### [提示文]

_ _ _

綾部周回プレイは用意しています。本作は要素がかなりあるので、かなり効率よく進めても、1周のプレイではやり残したことが発生してしまいます。そこで一部データを引き継いで、夏休みをやり直せるようにしました。

――最後に、本作の発売を心待ちにしているファンにメッセージをお願いします。

綾部『ぼくなつ』のファンの方も安心して楽しめる、より自由度の高い夏休みゲームができました。体感的には、4キロメートル四方の舞台をオープンワールドで用意しています。コンテンツもいろいろなものがありますので、新しい大地で遊び倒してください。

 ちなみに、同じ種類の魚をたくさん釣ったり、大きな魚を釣ったりすると、晩ごはんを作ってもらう楽しみも体験できます。また、捕獲できる虫の中には、虫ではないものもいます(笑)。そういった発見を楽しんでもらえるとうれしいですね。

_ _ _

### [空間関係の記録]
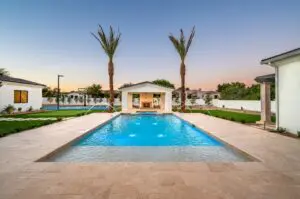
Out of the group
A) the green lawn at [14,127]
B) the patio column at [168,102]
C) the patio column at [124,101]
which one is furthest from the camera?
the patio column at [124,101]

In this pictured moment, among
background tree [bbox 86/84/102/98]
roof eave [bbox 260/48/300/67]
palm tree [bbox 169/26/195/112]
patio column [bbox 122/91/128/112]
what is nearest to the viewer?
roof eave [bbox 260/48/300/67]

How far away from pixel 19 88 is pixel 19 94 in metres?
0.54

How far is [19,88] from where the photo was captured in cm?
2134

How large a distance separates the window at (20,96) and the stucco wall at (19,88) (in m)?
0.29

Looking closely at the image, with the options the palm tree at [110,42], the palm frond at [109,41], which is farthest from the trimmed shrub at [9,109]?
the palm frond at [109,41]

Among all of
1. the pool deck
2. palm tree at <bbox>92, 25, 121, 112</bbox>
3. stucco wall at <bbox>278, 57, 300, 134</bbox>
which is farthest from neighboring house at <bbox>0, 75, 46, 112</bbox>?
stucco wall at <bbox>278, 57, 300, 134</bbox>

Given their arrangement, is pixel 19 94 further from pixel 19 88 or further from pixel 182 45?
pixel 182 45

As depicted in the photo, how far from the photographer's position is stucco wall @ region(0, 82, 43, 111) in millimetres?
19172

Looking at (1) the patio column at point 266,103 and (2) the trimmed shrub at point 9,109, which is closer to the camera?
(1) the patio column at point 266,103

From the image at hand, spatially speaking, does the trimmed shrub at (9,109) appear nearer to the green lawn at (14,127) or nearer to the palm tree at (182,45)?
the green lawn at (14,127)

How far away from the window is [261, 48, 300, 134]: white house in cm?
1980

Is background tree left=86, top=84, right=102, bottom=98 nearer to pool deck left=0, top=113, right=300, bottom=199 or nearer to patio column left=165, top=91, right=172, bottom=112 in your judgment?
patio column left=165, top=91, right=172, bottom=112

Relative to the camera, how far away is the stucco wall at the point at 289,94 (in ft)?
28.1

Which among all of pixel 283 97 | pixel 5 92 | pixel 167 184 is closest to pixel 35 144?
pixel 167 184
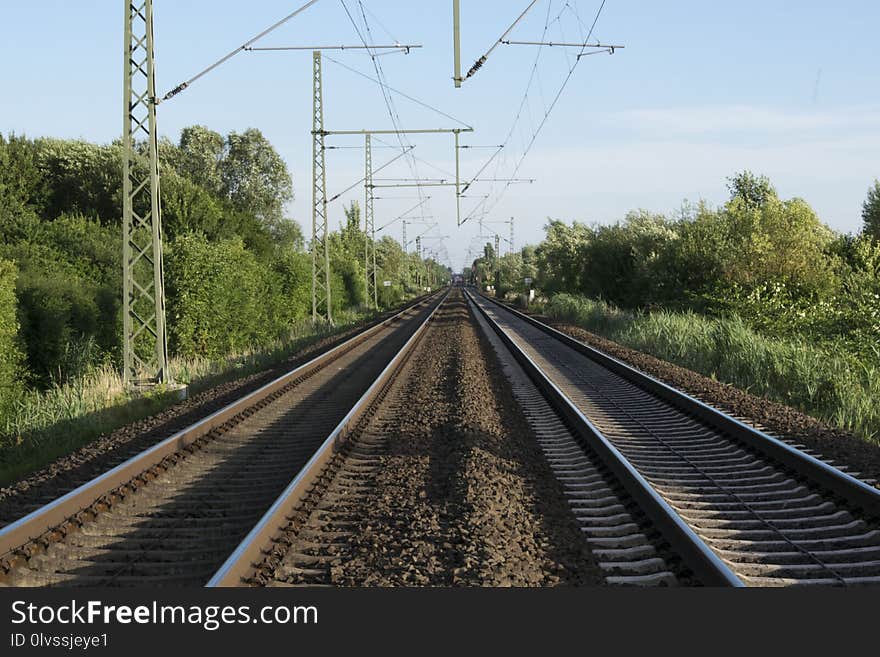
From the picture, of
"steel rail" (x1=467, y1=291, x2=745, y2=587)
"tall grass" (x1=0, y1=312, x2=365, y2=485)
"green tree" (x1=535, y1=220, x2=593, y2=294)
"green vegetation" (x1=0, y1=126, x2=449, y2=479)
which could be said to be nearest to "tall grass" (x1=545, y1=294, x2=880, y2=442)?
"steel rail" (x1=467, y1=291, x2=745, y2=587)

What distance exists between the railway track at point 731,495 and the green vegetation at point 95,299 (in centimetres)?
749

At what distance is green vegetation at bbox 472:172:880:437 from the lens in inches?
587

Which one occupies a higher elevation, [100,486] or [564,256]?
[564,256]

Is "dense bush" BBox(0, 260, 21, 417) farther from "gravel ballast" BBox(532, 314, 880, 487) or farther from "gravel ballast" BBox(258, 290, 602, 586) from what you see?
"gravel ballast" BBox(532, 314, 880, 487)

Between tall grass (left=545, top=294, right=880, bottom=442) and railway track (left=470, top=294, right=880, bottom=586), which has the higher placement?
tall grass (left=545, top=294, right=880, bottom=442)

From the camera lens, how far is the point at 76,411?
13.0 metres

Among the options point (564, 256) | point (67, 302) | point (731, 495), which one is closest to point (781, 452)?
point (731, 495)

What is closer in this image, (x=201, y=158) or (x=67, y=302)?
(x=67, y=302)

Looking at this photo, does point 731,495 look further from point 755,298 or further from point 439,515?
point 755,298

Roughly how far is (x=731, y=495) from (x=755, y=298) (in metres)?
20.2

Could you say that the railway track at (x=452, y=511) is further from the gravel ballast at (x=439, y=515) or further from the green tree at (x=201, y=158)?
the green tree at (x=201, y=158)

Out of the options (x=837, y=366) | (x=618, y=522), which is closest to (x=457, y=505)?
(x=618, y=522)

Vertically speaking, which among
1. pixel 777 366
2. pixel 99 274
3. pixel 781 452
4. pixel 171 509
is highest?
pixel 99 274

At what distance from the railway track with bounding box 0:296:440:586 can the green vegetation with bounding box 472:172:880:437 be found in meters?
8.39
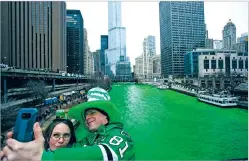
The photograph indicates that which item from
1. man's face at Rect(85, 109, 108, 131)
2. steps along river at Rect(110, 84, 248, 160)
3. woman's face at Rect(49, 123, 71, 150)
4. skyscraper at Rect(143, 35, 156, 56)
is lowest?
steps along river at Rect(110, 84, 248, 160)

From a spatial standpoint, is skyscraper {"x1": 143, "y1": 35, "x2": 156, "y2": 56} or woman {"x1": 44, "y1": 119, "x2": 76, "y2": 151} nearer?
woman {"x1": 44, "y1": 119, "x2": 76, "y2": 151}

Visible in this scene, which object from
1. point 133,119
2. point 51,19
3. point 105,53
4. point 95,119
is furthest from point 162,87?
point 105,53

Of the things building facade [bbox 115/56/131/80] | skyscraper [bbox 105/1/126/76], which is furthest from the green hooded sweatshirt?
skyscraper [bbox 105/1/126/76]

_ _ _

### [作業一覧]
A. 夏休みゲームのインタビューに出てくるカタカナ語を、重複なしで登場順にすべて書き出してください。
B. 夏休みゲームのインタビューの最後の文の後から、続きを書いてください。

### [解答一覧]
A. プレイ、データ、ファン、メッセージ、ゲーム、キロメートル、オープンワールド、コンテンツ

B.
和田自分が探偵となって困っている人を助けたり、ちょっとした謎を解決したりできるエピソードも用意しています。ちょっとした探偵気分も味わえますよ。

榊原僕たち大人が子どものころに体験した魚釣りや虫取りといった楽しい遊びは、いまの子どもたちにも通用すると思います。大人はもちろん、子どもも楽しめるゲームになっていますので、親子で楽しんでもらえたらうれしいなと思います。